SUPPLIED PASSAGE:
- - - -

The electoral process has driven Cambodia’s transformation into a democracy, in a stark departure from the eras of war and genocide that have heavily shaped preconceptions of the Kingdom, Prime Minister Hun Sen told international election observers on June 4.
The premier made the remark at a meeting with the observers, who are in Cambodia to monitor the June 5 commune council elections, according to a post on his official Facebook page.
“[Hun Sen] thanked all election monitoring delegations for coming to observe the commune council elections and witness the democratisation of a country that had been well-known for war and genocide, and has become a democratic country through elections,” the post said.
A contingent of 12 delegations – including a team from Centrist Democrat International led by chairman Andres Pastrana and others comprised of Cambodian expatriates in Australia and South Korea – expressed wishes for the vote to go smoothly, safely and without violence, it said.
The premier stressed that the 14-day election campaign season that ended on June 3 went smoothly, without violence or significant verbal attacks.

- - - -

EXERCISE TASKS:
1 > From the article on Cambodia's commune council elections, copy word for word the part that opens with the words containing "The electoral process" and closes with "the post said.".
2 > In the article on Cambodia's commune council elections, who led the team from Centrist Democrat International?
3 > Continue the article on Cambodia's commune council elections from where it stops.
The entries have no role in this work.

- - - -

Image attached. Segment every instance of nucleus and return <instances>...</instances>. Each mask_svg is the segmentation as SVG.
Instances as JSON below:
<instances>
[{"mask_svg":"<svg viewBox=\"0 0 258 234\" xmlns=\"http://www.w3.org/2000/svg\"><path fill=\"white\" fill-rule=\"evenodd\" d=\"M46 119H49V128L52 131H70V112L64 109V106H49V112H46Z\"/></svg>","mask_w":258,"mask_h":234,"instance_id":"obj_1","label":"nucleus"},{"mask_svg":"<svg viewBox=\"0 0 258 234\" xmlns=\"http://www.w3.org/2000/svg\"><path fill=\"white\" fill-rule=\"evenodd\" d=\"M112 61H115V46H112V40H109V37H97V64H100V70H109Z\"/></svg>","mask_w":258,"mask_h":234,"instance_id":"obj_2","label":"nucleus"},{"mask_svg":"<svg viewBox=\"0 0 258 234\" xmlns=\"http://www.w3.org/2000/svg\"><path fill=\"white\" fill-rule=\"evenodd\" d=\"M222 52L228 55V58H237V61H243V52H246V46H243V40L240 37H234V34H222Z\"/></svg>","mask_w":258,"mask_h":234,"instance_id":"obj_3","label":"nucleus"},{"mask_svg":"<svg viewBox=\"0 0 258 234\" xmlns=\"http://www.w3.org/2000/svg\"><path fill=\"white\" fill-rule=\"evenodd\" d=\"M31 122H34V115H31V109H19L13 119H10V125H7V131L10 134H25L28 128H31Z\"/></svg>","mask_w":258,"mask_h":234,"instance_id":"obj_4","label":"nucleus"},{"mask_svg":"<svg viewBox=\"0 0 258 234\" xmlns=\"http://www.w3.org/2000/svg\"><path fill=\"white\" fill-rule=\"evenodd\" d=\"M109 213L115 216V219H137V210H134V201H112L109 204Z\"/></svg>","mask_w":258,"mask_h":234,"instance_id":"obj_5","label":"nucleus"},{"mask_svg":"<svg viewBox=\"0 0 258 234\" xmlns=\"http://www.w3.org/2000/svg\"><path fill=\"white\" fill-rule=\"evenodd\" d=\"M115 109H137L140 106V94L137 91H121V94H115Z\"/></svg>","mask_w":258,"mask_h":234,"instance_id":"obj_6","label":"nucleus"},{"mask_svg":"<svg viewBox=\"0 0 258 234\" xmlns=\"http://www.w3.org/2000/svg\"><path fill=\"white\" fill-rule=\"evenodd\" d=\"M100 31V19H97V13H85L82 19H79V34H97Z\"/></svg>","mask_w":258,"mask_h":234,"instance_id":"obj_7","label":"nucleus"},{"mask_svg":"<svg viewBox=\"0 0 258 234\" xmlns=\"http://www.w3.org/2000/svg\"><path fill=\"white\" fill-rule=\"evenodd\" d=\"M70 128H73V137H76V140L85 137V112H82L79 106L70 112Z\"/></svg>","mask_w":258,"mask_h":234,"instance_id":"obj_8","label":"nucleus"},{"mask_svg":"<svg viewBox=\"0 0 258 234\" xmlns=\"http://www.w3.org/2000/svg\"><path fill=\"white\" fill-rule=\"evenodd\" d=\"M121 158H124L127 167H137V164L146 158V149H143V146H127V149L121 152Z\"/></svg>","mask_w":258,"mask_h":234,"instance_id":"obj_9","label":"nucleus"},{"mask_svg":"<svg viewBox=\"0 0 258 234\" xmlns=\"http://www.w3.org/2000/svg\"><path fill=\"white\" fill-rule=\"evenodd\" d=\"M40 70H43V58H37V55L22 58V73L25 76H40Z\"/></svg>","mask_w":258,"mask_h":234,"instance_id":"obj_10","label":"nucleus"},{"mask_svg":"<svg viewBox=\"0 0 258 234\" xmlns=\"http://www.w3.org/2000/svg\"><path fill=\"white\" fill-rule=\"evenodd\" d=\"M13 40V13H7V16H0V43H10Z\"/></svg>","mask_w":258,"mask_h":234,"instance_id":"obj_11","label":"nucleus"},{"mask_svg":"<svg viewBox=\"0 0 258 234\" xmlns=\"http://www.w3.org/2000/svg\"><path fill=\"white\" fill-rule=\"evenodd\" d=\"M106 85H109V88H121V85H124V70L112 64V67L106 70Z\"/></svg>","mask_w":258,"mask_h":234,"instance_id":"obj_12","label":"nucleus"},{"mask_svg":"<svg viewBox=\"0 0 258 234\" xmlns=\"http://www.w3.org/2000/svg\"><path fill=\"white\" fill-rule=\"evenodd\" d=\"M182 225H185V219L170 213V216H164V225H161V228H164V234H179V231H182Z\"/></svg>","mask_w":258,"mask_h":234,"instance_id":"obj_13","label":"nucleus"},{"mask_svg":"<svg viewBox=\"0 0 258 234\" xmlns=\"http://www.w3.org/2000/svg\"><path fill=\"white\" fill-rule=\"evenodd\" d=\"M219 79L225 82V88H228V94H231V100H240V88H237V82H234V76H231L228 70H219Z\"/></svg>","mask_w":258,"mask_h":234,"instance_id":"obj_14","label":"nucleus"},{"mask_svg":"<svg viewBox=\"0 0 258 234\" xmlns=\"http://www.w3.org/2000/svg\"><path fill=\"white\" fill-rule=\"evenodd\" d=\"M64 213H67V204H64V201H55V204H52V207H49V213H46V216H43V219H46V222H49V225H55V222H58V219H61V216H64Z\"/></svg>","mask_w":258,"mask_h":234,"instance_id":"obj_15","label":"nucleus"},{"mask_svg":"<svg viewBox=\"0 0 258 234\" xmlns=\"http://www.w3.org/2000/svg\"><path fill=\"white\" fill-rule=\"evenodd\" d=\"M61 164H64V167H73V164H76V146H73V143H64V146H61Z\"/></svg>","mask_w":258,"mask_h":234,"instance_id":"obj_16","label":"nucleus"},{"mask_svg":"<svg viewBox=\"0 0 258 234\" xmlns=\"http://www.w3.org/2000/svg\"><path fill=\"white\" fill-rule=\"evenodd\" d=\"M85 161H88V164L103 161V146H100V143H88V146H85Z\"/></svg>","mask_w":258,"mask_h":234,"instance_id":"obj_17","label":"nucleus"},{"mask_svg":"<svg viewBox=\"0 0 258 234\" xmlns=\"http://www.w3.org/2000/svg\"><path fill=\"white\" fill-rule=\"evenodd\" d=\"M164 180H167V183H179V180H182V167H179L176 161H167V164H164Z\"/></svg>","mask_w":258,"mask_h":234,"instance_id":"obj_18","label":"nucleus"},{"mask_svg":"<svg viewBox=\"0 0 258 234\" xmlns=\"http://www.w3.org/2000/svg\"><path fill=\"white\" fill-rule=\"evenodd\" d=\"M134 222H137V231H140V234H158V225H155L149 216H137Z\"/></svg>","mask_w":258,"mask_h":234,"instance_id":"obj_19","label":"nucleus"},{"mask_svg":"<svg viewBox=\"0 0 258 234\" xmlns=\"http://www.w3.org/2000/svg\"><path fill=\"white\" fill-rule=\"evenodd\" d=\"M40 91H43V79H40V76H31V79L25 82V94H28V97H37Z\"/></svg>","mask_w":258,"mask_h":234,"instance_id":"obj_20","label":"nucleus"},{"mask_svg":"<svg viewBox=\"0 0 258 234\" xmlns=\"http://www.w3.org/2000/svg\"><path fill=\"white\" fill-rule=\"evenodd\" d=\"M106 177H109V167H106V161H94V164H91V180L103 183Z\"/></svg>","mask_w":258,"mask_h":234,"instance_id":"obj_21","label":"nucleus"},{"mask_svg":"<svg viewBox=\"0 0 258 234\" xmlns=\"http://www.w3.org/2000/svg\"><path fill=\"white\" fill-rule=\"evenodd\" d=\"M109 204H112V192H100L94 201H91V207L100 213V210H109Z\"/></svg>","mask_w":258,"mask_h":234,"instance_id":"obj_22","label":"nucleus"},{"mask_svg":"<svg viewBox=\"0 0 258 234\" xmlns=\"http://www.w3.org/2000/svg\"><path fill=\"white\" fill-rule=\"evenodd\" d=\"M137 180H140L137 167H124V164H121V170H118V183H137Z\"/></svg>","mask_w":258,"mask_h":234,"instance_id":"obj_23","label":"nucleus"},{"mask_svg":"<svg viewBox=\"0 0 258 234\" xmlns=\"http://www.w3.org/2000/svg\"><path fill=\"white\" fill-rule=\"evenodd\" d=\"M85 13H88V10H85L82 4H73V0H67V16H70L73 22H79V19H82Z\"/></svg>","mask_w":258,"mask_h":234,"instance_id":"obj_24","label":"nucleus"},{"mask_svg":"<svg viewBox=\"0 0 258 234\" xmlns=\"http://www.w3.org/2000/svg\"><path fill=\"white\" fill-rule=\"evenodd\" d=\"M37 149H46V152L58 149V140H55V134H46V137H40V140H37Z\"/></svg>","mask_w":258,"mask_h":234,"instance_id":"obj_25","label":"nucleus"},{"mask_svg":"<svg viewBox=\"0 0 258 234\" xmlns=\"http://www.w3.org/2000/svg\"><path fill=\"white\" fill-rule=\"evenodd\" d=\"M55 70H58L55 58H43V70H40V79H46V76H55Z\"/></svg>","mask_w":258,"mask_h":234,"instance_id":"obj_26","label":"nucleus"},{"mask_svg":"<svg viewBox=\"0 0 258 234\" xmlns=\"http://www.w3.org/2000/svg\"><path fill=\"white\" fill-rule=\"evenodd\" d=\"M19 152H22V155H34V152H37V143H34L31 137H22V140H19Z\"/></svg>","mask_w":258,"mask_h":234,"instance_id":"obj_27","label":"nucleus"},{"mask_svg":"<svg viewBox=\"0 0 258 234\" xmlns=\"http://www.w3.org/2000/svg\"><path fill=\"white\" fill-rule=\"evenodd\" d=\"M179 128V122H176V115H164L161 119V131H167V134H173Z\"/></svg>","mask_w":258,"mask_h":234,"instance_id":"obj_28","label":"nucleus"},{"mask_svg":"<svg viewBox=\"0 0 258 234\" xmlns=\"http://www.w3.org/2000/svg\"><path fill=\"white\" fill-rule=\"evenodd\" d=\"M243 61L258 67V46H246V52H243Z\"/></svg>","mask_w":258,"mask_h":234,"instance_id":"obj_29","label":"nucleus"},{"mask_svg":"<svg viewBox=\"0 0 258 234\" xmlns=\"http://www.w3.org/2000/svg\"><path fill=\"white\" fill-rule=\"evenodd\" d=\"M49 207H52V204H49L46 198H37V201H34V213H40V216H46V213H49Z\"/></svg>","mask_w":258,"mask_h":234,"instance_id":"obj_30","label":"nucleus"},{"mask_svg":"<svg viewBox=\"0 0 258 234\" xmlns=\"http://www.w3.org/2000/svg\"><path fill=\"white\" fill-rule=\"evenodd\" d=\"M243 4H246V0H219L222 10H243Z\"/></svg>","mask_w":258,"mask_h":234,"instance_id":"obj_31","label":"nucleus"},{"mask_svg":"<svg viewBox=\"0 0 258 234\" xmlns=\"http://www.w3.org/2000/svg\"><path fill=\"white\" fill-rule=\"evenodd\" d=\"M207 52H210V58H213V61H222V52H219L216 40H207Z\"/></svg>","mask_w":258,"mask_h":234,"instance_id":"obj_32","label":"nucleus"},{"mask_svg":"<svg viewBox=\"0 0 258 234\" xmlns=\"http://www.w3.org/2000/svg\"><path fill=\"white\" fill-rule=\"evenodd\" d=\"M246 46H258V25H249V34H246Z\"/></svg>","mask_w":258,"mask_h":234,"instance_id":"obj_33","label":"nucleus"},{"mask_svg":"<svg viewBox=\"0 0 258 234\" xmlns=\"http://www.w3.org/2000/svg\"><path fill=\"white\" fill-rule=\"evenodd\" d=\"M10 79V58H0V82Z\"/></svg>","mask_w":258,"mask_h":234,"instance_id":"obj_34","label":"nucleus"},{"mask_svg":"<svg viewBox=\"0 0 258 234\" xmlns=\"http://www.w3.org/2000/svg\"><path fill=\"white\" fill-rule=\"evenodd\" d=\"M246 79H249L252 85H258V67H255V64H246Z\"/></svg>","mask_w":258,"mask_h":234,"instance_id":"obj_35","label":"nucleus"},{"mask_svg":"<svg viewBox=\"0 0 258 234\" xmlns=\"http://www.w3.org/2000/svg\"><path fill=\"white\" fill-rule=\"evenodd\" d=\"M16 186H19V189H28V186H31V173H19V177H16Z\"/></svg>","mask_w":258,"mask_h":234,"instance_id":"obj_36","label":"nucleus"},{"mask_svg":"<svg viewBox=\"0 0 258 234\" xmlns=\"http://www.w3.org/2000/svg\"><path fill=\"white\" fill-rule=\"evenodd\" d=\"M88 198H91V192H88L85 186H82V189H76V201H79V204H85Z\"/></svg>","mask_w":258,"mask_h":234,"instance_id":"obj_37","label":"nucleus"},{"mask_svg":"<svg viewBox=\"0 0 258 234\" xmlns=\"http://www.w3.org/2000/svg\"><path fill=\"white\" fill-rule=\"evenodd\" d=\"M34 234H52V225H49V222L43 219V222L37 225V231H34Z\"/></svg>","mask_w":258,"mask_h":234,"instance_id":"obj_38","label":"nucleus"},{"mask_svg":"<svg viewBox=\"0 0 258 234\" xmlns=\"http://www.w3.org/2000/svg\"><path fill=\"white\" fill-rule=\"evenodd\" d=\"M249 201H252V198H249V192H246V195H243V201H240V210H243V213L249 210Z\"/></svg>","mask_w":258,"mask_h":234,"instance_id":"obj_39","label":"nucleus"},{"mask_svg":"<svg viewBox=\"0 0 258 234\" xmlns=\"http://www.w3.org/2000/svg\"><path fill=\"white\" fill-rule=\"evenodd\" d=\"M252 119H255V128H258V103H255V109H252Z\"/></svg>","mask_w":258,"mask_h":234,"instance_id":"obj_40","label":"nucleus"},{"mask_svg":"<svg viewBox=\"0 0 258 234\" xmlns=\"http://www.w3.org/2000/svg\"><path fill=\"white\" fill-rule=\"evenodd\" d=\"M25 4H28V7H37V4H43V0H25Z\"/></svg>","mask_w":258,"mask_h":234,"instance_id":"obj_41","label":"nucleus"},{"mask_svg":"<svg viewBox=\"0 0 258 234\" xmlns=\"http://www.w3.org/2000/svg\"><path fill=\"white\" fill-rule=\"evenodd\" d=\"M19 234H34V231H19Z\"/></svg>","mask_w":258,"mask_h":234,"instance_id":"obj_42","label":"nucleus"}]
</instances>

- - - -

ANSWER LIST:
1 >
The electoral process has driven Cambodia’s transformation into a democracy, in a stark departure from the eras of war and genocide that have heavily shaped preconceptions of the Kingdom, Prime Minister Hun Sen told international election observers on June 4.
The premier made the remark at a meeting with the observers, who are in Cambodia to monitor the June 5 commune council elections, according to a post on his official Facebook page.
“[Hun Sen] thanked all election monitoring delegations for coming to observe the commune council elections and witness the democratisation of a country that had been well-known for war and genocide, and has become a democratic country through elections,” the post said.

2 > Its chairman, Andres Pastrana.

3 >
He commented that the commune elections, general elections first held in 2002, usher in transfers of power among local officials, who in turn vote in non-general elections, such as those for the senate – the next of which is set for 2024.
He also took the occasion to recount his return to Phnom Penh following the early-1979 overthrow of the genocidal Khmer Rouge regime, which he said claimed “more than three million lives”, according to the post.
Hun Sen described the capital at the time as a “desert”, highlighting that he “met only 70 people remaining in the city”. He also contrasted these images with today’s scenic view of high rises and traffic jams.
He noted that while the UN at one point sent peacekeeping troops to Cambodia, the Kingdom now sends men and women to other countries under the umbrella of UN peacekeeping forces, the post added.
Separately, the prime minister on June 4 thanked outgoing commune councillors across the country for fulfilling their jobs through the difficult times of Covid-19, “without political discrimination”.
“These commune councillors, who were elected in 2017, have served and protected the people very well. It was the village and commune officials who made solid preparations for our people to get the vaccine,” Hun Sen said.
During the floods that swept the capital and provinces such as Kampong Speu, Battambang, and Banteay Meanchey, “our commune officials did their best to serve the people in their jurisdictions, even though the lockdowns required them to work harder”, he said, stressing that their actions should be remembered, as well as their devotion to the Covid-19 fight.
He also thanked all political parties for respecting the law and following the National Election Committee’s (NEC) instructions as well as other election-related duties.